— Work task 1 —
In the passage on Pakistan's digital ID system, why did Riz's mother never update her marital status with NADRA?
— Work task 2 —
Continue the essay on Pakistan's digital ID database from where it stops.

*** Provided passage ***

When Databases Get to Define Family

“Error: Unmarried Mother” flashed across the computer screen as 30-year-old Riz began the process of renewing his Pakistani Computerized National ID Card (CNIC), a compulsory identification document that functions like a social security number, driver’s license, and passport all rolled into one. Riz’s parents have been married for 31 years, but the database did not agree; there was no way to proceed without this validation check. Every visit to the registration office ended with an officer saying, “Sorry, sir, the computer doesn’t allow it.”

Without a renewed CNIC, Riz could not even buy a bus ticket. In Pakistan, access to sectors and services as diverse as telecom, banking, health records, social welfare, voting, and employment have all been made contingent on having a verified record with the National Database and Registration Authority (NADRA).

Riz’s identity validation problem was not caused by a glitch in the system. The requirement of having two married parents is, instead, an example of the social judgments encoded within Pakistan’s digital ID database design. It turned out that, to avoid taking on her husband’s family name, Riz’s mother had never updated her marital status with NADRA. In the analog Pakistan of the early 1990s, she had gotten by without issue. Thirty years later, social expectations had become embedded into databases, and Riz would be unable to access basic services unless a query on his mother’s marital status returned “TRUE.”

Riz’s experience tells the larger story of how Pakistan chose to structure its digital ID system. The system places each individual within a comprehensive digital family tree. Digital households are built up of pre-encoded, socially and legally approved relationships, and can be connected to other households through similar socially and legally approved relationships. Each registered individual is required to prove ties of blood or marriage to another verified Pakistani citizen. Marriages (state-approved) create a link between two households, and children (only through marriage) create a continuing link with both households’ genealogies.

Pakistan’s experience with creating databases that encode kinship reveals important lessons about the complexities of building digital ID systems. Database design is not just computational. At every step, social, political, and technical decisions coalesce.

In 1973, Pakistan was fresh out of a war of independence; two years earlier, East Pakistan had become Bangladesh. Pakistan, having suffered a blow to its legitimacy, now wanted “a full statistical database of the people of this country.” Parliament created an agency responsible for providing every citizen a state-issued ID, conducting statistical analysis of the population, and building rules around the identification of citizens.

*** End of Provided passage ***
*** Data ***

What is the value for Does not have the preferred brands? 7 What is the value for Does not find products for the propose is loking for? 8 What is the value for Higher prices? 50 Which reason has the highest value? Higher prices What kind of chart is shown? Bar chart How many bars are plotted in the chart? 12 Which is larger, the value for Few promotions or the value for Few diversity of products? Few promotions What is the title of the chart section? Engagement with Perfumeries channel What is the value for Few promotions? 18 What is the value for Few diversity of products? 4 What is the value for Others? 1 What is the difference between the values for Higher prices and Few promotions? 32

*** End of Data ***

— Expected output 1 —
She wanted to avoid taking on her husband's family name.

— Expected output 2 —
Who counts as a citizen is a politically fraught question for any nation, but particularly for a country with a complex relationship with migration. After the 1947 partition between India and Pakistan, many hundreds of thousands of individuals born in land accorded to Pakistan migrated to India, and vice versa. Citizenship rules became a tricky dance between ensuring that descendants of these migrants to Pakistan received citizenship while not setting precedence for later waves of migrants to lay claims on the state. Citizenship was thus accorded to those who were born in Pakistan after 1951, and to the descendants of those who migrated to Pakistan before 1951. (This cut-off date was later changed to 1971 to accommodate the wave of migration after Bangladesh’s independence.) As Pakistan faced more waves of migration, largest among them from Afghanistan, rules for citizenship and identification merged. Evidence of identity, like citizenship, was tied to family and descent.

In 2001 the National Database and Registration Authority was created to digitize all this preexisting paper-based citizen data. Six years later, partially due to NADRA’s ongoing attempt at separating “genuine Pakistani citizens” from migrants, digital biometrics were introduced.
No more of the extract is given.